A pragmatic approach to area coverage in hybrid wireless sensor networks

Abstract

Success of Wireless Sensor Networks (WSN) largely depends on whether the deployed network can provide desired area coverage with acceptable network lifetime. In hostile or harsh environments such as enemy territories in battlefields, fire or chemical spills, it is impossible to deploy the sensor nodes in a predeter- mined regular topology to guarantee adequate coverage. Random deployment is thus more practical and feasible for large target areas. On the other hand, random deployment of sensors is highly susceptible to the occurrence of coverage holes in the target area. A potential solution for enhancing the existing coverage achieved by random deployments involves the use of mobility capable sensors that would help fill the coverage holes. This thesis seeks to address the problem of determining the current coverage achieved by the non-deterministic deployment of static sensor nodes and subsequently enhancing the coverage using mobile sensors.

The main contributions of this dissertation are the design and evaluation of MAPC (Mobility Assisted Probabilistic Coverage), a distributed protocol for ensuring area coverage in hybrid wireless sensor networks.

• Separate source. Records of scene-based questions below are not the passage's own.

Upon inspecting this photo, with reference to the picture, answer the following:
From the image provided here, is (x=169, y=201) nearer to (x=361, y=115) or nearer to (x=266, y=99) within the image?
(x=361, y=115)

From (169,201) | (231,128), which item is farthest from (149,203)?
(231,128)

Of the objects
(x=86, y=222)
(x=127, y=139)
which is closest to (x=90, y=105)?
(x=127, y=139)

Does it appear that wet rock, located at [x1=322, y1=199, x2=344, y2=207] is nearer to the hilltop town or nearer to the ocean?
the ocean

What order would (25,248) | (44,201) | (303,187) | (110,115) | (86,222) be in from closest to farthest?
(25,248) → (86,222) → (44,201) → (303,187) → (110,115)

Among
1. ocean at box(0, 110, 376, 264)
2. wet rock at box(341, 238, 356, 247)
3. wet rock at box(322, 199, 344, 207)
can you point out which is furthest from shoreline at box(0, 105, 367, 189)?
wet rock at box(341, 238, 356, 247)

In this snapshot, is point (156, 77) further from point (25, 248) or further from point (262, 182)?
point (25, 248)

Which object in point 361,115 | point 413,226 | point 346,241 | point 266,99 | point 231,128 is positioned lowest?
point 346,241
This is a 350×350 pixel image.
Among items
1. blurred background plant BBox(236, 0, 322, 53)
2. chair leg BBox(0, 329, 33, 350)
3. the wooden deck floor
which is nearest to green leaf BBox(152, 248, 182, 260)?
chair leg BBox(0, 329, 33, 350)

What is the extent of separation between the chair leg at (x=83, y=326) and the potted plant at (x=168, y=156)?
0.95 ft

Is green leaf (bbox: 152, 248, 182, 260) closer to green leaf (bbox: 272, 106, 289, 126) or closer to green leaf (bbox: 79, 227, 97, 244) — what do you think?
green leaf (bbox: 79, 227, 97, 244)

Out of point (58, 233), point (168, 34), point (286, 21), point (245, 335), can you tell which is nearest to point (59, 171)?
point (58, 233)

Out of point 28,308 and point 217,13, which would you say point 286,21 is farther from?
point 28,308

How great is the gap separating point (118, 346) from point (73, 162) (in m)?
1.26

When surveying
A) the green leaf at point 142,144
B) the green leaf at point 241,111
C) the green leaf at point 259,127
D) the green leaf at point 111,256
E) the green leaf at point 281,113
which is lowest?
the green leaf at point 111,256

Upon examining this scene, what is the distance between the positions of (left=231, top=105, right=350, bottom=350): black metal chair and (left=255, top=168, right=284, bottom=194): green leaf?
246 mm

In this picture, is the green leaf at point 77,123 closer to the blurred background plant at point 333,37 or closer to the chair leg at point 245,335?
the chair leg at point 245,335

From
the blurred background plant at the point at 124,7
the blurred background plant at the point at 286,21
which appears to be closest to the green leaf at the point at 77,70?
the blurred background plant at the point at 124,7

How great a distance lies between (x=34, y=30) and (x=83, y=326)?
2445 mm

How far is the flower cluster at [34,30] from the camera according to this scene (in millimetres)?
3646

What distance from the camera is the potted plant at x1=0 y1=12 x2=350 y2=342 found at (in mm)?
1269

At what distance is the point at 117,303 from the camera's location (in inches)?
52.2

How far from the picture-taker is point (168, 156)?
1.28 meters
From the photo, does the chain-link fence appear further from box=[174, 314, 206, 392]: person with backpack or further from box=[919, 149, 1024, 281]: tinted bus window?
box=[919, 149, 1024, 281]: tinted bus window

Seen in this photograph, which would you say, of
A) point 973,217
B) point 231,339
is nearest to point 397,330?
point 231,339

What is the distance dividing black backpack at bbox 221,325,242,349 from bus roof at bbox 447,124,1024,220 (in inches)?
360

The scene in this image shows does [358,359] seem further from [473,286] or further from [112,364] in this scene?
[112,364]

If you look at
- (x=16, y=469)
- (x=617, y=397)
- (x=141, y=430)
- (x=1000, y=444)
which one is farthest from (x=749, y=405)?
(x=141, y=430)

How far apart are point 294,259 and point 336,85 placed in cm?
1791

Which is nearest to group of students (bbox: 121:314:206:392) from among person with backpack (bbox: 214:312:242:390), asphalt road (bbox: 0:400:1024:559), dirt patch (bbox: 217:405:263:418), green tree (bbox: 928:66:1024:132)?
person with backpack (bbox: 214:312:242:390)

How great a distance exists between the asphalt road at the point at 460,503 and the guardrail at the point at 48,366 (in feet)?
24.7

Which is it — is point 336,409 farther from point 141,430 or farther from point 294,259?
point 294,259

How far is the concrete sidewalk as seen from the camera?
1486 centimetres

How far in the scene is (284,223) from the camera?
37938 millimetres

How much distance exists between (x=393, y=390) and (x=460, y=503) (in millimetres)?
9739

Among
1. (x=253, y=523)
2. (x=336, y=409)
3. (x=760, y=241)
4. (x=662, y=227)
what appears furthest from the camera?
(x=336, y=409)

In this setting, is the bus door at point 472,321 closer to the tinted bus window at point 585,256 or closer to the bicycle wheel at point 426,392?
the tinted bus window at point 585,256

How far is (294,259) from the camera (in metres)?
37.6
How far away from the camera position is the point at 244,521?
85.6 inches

The primary contribution is a pragmatic approach to sensor coverage and maintenance that we hope would lower the technical barriers to its field deployment. Most of the assumptions made in the MAPC protocol are realistic and implementable in real-life applications e.g., practical boundary estimation, coverage calculations based on a realistic sensing model, and use of movement triggering thresholds based on real radio characteristics etc. The MAPC is a comprehensive three phase protocol. In the first phase, the static sensors calculate the area coverage using the Probabilistic Coverage Algorithm (PCA). This is a deviation from the idealistic assumption used in the binary detection model, wherein a sensor can sense accurately within a well defined (usually circular) region. Static sensors execute the PCA algorithm, in a distributed way, to identify any holes in the coverage. In the second phase, MAPC scheme moves the mobile nodes in an optimal manner to fill these uncovered locations. For different types of initial deployments, the proposed movement algorithms consume only 30-40% of the energy consumed by the basic virtual force algorithm. In addition, this thesis addresses the problem of coverage loss due to damaged and energy depleted nodes. The problem has been formulated as an Integer Linear Program and implementable heuristics are developed that perform close to optimal solutions. By replacing in-operational nodes in phase three, MAPC scheme ensures the continuous operation of the WSN.

Experiments with real mote hardware were conducted to validate the boundary and coverage estimation part of the MAPC protocol. Extensive discrete event simulations (using NS2) were also performed for the complete MAPC protocol and the results demonstrate that MAPC can enhance and maintain the area coverage by efficiently moving mobile sensor nodes to strategic positions in the uncovered area.